Some states have reduced the ability of insurers and providers to collude and to shut out potential competitors, most commonly by banning the most-favored-nation (MFN) clause, also referred to as a “most favored customer clause,” “prudent buyer clause,” or “nondiscrimination clause”. These ensure that the insurer will receive the best price from the provider.

Healthcare providers then cannot offer a better price to another (out-of-state) insurer, thus denying a new insurer the incentive to enter the market. A 2012 DOJ study shows these clauses result in higher prices across the board.

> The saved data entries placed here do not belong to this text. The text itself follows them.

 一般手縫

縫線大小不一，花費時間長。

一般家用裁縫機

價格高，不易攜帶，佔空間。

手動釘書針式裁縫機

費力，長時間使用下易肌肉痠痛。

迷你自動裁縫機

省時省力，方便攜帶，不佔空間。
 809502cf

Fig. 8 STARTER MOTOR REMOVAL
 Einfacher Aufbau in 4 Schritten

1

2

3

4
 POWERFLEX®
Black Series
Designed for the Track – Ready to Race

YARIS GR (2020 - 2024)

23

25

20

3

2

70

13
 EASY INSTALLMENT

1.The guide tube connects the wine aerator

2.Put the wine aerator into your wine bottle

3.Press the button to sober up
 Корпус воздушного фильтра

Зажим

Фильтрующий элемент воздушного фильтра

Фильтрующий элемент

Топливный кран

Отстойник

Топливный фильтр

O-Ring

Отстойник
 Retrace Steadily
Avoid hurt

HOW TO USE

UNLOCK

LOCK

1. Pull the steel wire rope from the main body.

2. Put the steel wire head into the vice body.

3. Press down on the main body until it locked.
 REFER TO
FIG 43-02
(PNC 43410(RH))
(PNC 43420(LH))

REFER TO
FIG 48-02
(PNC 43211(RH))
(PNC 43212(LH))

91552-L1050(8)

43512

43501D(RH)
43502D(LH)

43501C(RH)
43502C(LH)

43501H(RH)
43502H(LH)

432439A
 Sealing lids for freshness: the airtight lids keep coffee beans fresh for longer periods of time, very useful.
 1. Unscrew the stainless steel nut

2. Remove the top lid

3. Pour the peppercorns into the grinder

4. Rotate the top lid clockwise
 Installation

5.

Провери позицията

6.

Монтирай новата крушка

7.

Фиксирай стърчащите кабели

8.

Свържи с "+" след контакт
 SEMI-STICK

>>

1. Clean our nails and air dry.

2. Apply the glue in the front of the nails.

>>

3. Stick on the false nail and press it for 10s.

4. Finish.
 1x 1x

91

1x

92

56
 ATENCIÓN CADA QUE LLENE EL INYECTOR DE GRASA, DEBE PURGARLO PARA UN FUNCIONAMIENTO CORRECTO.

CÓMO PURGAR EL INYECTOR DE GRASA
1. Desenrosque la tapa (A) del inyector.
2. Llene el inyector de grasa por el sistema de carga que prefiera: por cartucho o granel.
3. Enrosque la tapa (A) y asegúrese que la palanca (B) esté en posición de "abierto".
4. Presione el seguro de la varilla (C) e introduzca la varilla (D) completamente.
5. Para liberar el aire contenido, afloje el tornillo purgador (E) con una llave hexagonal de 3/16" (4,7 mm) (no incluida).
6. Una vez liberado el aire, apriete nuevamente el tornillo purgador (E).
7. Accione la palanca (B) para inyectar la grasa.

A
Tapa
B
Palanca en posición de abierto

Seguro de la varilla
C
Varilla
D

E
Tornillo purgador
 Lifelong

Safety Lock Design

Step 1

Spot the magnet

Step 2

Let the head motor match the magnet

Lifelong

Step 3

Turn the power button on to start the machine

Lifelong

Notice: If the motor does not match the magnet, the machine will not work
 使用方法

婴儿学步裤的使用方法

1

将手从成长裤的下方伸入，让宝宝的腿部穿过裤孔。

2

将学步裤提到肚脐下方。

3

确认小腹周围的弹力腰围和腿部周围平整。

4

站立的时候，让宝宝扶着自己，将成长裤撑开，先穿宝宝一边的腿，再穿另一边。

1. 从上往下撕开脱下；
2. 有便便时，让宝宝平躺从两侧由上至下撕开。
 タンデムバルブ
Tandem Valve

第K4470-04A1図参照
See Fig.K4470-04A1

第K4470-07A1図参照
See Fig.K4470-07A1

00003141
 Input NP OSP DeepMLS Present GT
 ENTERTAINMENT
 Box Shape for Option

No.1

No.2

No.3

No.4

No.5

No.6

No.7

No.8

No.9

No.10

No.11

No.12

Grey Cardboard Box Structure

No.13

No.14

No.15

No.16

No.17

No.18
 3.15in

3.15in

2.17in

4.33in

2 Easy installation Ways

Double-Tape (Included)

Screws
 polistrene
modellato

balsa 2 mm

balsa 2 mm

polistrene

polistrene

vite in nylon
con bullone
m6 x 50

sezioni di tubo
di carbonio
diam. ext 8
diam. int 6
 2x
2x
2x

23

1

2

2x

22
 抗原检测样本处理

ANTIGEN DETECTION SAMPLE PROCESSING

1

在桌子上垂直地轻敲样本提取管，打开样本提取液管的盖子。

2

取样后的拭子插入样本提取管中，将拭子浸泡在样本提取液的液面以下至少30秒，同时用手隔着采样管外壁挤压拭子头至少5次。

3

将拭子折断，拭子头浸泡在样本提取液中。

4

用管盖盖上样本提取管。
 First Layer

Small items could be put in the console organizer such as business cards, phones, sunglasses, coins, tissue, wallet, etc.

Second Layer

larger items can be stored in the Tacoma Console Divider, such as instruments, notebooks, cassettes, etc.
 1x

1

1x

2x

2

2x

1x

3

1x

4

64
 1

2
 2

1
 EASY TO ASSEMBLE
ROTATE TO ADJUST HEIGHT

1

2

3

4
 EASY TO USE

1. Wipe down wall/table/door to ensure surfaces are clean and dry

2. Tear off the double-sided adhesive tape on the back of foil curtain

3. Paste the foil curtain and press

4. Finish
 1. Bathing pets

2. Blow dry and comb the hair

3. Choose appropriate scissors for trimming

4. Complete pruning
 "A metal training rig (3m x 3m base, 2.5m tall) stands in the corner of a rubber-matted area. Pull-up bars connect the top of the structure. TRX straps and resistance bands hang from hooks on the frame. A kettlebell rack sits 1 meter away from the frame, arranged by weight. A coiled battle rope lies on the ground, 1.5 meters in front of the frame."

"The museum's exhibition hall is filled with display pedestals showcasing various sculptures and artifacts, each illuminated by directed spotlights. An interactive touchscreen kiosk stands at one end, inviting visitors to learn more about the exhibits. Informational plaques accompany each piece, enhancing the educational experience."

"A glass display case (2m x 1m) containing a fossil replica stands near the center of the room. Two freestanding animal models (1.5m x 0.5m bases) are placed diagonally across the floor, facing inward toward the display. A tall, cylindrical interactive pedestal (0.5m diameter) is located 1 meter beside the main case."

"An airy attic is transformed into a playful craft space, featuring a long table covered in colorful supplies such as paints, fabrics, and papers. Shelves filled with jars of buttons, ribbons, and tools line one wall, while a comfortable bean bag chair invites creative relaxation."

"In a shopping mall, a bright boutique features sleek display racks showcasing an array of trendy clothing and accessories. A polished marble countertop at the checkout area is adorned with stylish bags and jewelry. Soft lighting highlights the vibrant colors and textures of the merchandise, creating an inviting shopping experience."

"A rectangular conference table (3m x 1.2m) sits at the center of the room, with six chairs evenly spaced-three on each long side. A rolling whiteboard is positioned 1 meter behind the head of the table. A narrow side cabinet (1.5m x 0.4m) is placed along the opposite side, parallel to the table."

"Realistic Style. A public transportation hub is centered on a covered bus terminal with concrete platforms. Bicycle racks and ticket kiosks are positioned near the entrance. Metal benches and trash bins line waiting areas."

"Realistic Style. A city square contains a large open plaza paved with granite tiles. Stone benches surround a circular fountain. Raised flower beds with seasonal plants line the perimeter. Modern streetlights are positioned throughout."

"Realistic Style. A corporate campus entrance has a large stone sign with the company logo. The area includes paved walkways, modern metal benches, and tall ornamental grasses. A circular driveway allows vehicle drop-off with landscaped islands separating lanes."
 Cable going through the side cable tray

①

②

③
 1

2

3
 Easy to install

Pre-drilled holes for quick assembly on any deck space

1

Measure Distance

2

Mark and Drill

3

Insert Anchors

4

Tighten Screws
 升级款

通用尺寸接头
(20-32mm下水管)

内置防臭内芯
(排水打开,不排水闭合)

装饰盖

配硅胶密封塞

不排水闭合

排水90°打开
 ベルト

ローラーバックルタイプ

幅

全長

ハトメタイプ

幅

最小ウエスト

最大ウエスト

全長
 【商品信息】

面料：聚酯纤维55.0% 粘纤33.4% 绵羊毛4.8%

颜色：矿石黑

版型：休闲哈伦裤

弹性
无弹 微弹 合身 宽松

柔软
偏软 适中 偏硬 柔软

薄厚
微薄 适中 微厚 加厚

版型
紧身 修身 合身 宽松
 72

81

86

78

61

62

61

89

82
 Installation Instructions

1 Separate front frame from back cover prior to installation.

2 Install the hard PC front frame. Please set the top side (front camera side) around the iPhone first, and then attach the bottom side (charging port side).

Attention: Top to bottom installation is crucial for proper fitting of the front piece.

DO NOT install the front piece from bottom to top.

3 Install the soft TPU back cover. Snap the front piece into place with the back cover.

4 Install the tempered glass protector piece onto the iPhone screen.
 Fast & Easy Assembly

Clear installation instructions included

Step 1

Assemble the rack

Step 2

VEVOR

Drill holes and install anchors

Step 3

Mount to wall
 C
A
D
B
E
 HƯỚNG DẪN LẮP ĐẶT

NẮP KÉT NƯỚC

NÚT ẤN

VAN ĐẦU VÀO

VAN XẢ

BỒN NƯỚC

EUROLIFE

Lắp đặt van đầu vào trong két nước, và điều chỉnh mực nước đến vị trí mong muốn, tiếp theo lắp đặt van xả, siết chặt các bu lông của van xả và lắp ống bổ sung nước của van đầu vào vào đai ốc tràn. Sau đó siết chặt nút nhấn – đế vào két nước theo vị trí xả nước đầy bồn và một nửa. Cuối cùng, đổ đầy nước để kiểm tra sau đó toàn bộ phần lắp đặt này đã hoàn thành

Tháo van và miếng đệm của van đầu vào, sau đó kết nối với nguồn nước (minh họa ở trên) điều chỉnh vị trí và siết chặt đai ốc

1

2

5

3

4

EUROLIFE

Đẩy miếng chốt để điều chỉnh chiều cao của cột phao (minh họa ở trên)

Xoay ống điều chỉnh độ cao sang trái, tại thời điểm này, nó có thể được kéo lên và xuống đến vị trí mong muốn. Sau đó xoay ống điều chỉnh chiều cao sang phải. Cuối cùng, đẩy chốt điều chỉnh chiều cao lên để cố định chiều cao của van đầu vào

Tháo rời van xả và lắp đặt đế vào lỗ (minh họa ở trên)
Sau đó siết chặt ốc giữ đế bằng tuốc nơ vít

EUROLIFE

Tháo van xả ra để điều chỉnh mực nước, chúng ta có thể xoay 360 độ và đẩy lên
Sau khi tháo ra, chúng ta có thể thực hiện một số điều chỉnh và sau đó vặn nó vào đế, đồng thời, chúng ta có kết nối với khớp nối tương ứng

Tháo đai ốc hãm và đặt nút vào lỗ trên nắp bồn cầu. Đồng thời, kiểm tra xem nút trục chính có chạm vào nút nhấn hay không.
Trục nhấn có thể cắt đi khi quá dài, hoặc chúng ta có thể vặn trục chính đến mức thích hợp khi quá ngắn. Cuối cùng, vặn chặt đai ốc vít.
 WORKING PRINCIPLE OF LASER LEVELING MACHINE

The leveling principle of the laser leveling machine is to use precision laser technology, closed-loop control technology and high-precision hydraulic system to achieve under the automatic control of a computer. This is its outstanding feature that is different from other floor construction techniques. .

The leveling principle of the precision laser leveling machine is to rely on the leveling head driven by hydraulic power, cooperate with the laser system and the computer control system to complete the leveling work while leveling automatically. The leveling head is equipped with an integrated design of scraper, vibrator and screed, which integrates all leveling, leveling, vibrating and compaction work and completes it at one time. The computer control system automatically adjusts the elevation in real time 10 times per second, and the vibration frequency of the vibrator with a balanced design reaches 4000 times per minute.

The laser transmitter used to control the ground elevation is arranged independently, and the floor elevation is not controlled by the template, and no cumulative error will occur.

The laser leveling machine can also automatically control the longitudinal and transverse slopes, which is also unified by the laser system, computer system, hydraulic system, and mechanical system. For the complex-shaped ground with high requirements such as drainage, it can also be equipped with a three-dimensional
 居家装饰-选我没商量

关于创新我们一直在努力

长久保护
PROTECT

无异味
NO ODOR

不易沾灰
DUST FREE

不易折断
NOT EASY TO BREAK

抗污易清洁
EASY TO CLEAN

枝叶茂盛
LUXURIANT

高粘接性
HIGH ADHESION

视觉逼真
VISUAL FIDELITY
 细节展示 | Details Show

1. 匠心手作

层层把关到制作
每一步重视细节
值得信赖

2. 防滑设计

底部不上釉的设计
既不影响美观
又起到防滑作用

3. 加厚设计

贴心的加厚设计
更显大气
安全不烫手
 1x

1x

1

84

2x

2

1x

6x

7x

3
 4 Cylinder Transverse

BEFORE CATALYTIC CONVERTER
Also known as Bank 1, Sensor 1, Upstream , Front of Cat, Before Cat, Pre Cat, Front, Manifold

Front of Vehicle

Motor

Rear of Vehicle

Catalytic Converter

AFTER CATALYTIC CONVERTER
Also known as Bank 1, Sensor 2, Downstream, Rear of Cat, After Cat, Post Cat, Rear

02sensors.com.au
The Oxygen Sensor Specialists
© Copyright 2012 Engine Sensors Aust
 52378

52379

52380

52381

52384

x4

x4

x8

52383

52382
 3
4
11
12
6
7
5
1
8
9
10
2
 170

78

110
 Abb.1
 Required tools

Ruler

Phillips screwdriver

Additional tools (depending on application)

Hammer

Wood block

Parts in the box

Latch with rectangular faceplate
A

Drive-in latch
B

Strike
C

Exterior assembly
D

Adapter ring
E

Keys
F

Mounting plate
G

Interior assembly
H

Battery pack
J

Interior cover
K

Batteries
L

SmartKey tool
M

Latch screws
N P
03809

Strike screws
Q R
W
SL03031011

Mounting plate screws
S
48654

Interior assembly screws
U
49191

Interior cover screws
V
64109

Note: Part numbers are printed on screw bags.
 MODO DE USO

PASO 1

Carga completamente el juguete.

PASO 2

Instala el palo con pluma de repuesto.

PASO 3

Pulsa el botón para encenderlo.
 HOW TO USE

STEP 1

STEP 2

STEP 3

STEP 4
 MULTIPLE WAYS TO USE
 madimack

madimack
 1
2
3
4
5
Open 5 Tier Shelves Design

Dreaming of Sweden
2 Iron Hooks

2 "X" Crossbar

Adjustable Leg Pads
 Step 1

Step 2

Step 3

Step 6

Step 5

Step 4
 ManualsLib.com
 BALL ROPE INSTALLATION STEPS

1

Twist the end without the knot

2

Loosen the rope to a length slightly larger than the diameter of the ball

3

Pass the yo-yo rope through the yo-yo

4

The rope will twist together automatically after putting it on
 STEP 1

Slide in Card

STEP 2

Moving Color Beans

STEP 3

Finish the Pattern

At a minimum, Delaware could follow the lead of these states. Delaware could also ban anti-steering clauses. In these clauses, an insurer is restricted from steering consumers to competitively priced providers (e.g. out-of-state providers), thus reducing local providers’ incentives to be competitive. Insurer guarantees that a provider will not be excluded from the network create the same problem.

Conclusions

The goal of increasing competition in health insurance by allowing cross-border sales of policies is a good one, but is unlikely to reduce premium prices much unless there is also price competition in the provider network. Additionally, the difficulty and cost of building a local provider network for potential entrants must be reduced as much as possible. Several measures are outlined in this column. Delaware is suffering some of the highest insurance premiums in the country, yet is lagging in investigating and implementing these measures. This has a high cost for its citizens, not just monetarily, but in their health.

EDITOR’S NOTE: Stacie Beck, is Associate Professor of Economics at the University of Delaware and a Caesar Rodney Institute Advisory Council member and John Libert is a CRI Summer Research intern.